Луис всегда отказывался выступать в Мексике. Он считал, что и без того слишком выматывается за сезон в Испании и зимы едва хватает для восстановления сил. Но однажды ему предложили такие условия, что матадор заколебался. Однако окончательно он дал согласие лишь после того, как Консепсьон согласилась нас сопровождать. У нее не хватило мужества остаться одной на все долгое время отсутствия мужа, ну и моего тоже, разумеется. К тому же, тогда пришлось бы ждать уже не звонков, а телеграмм и писем. Так Консепсьон отправилась с нами. Мы взяли с собой нашего главного пикадора — Рафаэля Алоху, чтобы он показал своим мексиканским коллегам, как именно следует «наказывать» быка, прежде чем им займется сам Валенсийский Чаровник. Поехали и двое бандерильеро — Мануэль Ламорильо и Хорхе Гарсия, они оба принадлежали к куадрилье Луиса с самого начала его карьеры. Короче говоря, получилось что-то вроде путешествия всем семейством.
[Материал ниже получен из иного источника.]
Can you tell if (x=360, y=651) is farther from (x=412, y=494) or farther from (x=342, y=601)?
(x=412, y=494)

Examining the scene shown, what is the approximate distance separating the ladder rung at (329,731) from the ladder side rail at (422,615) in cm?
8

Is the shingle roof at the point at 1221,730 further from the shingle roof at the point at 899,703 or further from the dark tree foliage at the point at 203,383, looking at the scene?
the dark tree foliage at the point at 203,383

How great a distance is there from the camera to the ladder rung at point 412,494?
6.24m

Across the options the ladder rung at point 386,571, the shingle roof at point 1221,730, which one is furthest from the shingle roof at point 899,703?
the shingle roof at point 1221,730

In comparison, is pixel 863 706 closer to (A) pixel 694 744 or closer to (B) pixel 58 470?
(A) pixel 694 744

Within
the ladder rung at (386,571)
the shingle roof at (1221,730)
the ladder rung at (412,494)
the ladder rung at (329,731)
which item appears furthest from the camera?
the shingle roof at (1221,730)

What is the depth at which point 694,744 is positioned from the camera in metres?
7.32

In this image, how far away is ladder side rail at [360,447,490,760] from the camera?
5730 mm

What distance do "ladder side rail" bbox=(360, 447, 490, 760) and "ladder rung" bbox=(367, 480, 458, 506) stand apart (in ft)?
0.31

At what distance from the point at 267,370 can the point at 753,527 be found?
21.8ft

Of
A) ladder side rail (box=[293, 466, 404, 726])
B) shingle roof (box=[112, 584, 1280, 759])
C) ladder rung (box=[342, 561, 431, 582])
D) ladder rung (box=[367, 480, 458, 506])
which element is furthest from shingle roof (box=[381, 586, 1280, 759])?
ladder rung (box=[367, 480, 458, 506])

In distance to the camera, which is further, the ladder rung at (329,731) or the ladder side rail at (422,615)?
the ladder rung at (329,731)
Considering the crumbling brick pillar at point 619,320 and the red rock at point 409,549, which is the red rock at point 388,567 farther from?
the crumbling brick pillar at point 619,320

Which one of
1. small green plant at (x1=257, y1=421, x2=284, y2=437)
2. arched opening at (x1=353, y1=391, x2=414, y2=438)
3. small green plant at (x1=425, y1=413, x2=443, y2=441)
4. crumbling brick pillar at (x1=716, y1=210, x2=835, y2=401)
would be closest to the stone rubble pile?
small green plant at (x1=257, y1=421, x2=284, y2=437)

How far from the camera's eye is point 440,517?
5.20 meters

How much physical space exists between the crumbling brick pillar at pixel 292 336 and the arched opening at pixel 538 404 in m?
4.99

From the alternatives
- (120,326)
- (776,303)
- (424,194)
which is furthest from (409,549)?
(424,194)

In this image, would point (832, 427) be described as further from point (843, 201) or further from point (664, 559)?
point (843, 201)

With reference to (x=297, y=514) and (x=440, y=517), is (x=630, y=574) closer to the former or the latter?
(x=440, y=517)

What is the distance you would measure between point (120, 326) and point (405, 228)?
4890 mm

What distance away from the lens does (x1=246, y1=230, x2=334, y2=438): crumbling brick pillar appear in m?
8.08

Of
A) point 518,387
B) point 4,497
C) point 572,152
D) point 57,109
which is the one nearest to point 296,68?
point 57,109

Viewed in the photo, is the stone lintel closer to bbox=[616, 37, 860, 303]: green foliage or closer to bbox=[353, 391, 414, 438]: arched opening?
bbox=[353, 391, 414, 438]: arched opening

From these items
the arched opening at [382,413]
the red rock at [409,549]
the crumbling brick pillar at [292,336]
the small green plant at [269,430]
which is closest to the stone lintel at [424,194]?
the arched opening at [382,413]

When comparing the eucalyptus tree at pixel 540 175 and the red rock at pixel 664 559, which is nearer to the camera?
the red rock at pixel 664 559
Мексиканцы, обожающие зрелищную сторону корриды, пришли в неописуемый восторг от Луиса Вальдереса. Поездка превратилась в триумфальное шествие — череду легких побед над храбрыми, но не слишком могучими быками. Избранная публика рукоплескала, а деньги лились рекой.
Однажды февральским вечером — этот вечер я никогда не забуду! — мы сидели в патио гостиницы в Гвадалахаре, где Луис в этот день уже успел стяжать лавры. Консепсьон, избавившаяся от тревоги, которая теперь терзала ее почти ежедневно, смеялась, а я, прислушиваясь к смеху взрослой женщины, пытался уловить в нем отзвуки прежнего девичьего, серебристого. Луйс отдыхал, удобно устроившись в кресле. Я же готовил статью для мадридских журналистов. Мы не слышали, как он подошел, но тем не менее он был тут, среди нас. Это был красивый худенький паренек лет двенадцати, с горящими глазами. Он стоял и смотрел на Луиса как зачарованный. Судя по одежде, он подошел к нам явно не за милостыней. Первой очнулась Консепсьон.